The leftist defense of inflation is that it lowers debts and the idea is that poor people are in debt. However, inflation also raises interest rates and thus people who are actually in trouble won’t be able to catch up. To be fair to the left the reason the ruling class doesn’t want inflation is related to this. The picture is more complicated though. With QE, inflation as such can be avoided through economic growth, in theory. The people who are hurt are those not invested in the stock market, in other words, the non-ruling class. Inflation is avoided but money creation isn’t and so we should question the framing of inflation.

The US has done four big QE dumps recently. (2008, 2010, 2012, 2020). We are seeing the effect of this now. But we were seeing it before in other fields not measured. Property is a key example. Theresa May even admitted this: “Monetary policy – in the form of super-low interest rates and quantitative easing – has helped those on the property ladder at the expense of those who can’t afford to own their own home.”

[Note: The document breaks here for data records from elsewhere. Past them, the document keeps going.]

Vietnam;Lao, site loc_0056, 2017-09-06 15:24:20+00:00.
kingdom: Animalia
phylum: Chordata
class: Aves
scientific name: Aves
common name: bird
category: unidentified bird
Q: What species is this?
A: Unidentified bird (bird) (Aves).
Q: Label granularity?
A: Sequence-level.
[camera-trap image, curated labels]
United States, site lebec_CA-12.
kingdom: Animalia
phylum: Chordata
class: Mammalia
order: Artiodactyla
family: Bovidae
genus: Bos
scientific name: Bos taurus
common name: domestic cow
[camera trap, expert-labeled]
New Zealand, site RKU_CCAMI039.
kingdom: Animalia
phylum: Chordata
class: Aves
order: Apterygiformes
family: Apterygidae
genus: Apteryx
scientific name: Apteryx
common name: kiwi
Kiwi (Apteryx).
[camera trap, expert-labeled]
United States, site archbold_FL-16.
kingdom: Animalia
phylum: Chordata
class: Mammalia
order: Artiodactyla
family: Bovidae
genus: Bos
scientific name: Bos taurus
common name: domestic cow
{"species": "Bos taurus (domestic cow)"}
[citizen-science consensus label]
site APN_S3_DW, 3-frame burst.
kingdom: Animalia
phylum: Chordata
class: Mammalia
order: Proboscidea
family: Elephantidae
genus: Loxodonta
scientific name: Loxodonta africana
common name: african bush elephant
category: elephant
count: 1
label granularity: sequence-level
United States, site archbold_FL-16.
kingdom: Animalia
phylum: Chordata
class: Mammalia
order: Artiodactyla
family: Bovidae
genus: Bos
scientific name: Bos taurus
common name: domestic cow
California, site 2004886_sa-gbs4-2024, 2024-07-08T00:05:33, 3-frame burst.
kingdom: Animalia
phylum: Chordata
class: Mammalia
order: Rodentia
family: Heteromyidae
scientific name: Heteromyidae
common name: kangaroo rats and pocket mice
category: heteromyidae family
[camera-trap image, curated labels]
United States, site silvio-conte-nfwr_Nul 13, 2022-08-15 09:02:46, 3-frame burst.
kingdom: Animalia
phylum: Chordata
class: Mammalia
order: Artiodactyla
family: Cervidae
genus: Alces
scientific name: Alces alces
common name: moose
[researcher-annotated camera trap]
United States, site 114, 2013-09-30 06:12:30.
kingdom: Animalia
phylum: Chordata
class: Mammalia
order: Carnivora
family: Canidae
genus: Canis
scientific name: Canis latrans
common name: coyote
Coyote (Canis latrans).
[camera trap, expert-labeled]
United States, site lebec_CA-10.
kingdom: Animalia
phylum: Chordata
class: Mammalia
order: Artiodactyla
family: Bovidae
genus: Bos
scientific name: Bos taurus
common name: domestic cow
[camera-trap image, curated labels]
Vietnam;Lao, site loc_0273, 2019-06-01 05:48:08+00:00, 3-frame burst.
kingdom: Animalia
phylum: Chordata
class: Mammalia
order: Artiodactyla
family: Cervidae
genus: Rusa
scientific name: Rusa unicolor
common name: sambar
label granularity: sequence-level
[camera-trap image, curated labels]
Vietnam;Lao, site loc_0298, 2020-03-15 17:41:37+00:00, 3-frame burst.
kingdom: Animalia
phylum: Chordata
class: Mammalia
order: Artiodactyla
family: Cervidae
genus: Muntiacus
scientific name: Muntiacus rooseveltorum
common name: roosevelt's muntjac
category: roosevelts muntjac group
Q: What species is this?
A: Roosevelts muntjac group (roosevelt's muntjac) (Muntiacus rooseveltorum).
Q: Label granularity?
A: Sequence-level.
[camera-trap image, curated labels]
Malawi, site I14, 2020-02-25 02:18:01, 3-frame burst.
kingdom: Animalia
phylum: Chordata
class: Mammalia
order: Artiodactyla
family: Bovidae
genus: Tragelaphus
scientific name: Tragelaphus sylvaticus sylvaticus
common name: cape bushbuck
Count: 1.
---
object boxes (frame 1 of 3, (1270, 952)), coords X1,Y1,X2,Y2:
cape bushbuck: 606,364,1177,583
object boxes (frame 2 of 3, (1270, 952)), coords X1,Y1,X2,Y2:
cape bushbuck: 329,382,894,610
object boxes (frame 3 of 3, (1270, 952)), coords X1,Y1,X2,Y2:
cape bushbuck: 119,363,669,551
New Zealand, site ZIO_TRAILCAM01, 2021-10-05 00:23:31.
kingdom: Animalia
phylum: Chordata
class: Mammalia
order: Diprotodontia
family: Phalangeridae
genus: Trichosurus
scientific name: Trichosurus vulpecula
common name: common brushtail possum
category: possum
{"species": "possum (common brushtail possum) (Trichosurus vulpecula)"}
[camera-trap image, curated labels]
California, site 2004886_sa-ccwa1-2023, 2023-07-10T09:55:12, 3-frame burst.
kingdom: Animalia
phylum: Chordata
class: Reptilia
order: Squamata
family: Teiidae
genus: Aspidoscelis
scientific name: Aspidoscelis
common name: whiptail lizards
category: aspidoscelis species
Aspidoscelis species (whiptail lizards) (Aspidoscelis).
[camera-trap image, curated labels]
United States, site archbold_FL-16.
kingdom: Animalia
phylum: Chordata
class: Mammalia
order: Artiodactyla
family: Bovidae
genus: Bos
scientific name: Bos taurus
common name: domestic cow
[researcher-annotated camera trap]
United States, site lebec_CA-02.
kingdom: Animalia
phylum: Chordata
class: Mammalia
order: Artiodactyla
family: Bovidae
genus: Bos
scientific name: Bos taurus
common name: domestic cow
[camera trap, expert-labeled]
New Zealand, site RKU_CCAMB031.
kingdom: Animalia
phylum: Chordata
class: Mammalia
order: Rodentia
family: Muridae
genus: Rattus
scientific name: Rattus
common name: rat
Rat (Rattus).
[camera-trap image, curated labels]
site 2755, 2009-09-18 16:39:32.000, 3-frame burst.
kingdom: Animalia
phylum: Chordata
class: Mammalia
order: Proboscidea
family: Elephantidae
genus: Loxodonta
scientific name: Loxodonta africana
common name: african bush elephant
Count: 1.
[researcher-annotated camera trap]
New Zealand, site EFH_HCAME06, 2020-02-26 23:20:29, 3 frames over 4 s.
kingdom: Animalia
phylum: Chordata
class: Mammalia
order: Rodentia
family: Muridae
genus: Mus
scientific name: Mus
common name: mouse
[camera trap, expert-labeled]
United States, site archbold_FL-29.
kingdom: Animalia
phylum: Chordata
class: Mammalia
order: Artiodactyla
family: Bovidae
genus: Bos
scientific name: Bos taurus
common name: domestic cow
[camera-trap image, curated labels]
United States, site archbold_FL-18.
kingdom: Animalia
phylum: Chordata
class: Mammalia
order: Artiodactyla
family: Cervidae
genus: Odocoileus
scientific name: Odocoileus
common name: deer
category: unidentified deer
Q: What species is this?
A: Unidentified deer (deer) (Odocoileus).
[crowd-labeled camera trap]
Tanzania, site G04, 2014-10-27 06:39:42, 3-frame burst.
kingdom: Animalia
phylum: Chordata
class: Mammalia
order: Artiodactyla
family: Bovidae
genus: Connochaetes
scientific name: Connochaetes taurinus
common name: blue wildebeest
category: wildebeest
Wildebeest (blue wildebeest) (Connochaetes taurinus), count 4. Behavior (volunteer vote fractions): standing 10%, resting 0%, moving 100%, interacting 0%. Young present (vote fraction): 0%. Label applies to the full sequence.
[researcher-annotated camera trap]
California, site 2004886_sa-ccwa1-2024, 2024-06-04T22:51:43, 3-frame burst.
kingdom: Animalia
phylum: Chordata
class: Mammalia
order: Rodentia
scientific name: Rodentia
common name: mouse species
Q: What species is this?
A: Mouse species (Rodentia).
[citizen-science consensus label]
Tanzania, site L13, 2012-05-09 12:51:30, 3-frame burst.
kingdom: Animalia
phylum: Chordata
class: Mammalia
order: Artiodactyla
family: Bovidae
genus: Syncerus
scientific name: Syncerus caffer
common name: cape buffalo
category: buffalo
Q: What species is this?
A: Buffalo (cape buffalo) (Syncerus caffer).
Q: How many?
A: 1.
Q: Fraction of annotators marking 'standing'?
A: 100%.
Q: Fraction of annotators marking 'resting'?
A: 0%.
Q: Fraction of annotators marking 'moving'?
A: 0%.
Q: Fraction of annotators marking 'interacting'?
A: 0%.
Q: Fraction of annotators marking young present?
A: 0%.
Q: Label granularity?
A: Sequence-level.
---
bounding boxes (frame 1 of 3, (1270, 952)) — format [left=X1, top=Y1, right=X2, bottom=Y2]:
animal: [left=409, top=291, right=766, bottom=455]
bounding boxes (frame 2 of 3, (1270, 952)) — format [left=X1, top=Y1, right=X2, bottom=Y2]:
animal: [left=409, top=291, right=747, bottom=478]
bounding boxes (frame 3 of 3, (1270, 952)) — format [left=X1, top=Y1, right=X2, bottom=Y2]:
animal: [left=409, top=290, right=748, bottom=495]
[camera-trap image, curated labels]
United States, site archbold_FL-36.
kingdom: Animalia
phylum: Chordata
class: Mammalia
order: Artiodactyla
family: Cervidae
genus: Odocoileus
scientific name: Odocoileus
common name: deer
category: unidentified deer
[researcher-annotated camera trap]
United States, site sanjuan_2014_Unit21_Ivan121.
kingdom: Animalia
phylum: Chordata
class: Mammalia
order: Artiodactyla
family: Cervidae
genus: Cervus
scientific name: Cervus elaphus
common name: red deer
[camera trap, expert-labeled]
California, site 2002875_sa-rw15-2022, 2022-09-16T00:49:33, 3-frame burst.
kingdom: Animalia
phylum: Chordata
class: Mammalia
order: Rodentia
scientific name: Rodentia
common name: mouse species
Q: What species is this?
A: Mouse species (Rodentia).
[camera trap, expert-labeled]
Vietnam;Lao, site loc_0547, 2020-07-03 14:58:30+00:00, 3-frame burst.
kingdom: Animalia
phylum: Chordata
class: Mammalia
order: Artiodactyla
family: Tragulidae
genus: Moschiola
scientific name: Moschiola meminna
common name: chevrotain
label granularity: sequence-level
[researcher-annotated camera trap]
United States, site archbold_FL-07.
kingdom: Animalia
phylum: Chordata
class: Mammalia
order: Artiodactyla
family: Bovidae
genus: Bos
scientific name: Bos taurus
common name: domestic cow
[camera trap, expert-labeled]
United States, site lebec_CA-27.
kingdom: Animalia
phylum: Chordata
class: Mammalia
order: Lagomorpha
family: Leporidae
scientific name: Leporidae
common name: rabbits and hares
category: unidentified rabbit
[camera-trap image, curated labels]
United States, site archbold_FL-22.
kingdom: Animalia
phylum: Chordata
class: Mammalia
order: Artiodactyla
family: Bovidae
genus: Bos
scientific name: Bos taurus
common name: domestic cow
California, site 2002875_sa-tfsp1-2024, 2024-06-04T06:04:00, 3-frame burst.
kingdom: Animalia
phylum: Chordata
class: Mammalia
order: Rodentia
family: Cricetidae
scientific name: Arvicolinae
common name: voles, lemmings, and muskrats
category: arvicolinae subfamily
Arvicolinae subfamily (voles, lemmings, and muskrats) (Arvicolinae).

Molly Scott Cato was also honest about the purpose of QE in an even more revealing way: “Some of these policies may, on the one hand, increase inequality but, on the other hand, if we ask ourselves what the major source of inequality is, the answer would be unemployment. So, to the extent that these policies help – and they are helping on that front – then certainly an accommodative monetary policy is better in the present situation than a restrictive monetary policy.”

This goes into what I said earlier which is that the whole point of QE is to keep the US from becoming Nigeria, in which the high unemployment rate would lead to a crisis for the ruling class. In the third world, such crisis is not only “normal” in political terms but also hard to overcome because of the colonial powers really having the leverage to squash any revolution. What such a crisis would mean in the heart of the world’s Empire itself is another question and one the ruling class clearly doesn’t want to answer.

The compromise the ruling class has struck is that the middle class will be kept up by monetary policy and that finalization of the economy will buy time. That time may be running out. What happens next?

Maybe we do have what is wrongly labeled “socialism” after all. There’s a reason the working class is opposed to it! The fact that the Democrats continue to fight for “taxing the rich” while ignoring the crucial shift in QE policy goes to show that there is a willful misinformation campaign going on, or just plain ignorance of the basic elements of the crisis. We should absolutely tax the rich but not printing money for them would be a good start. Such a sentiment would be universally popular and hence the Democrats will stay away from it, fearing victory even more than they love defeat.

The gambit that the Republicans have is that the American middle class remains so reactionary that such a systemic critique will never be made. The calculation by the Democratic Party is that the working class has nowhere to go. The Republicans are ironically betting on QE, big government, to hold off contradictions. The Democrats in turn rely on the Republicans in order to remain the lesser evil while propping up policies their base does not support.

In summary, the left frames inflation as something that helps the working class and the right frames inflation as something that comes from helping the working class. Both are so wrong it’s unbelievable. Inflation comes from helping the ruling class. The political system relies on the scapegoating of the working class by Republicans and the willful misrepresentation of the working class by the Democrats in order to animate the Republicans. QE is useful for reactionary politics because it does not have an immediate effect. The bad news for the ruling class is that nothing, not even socialism, can be kept off forever.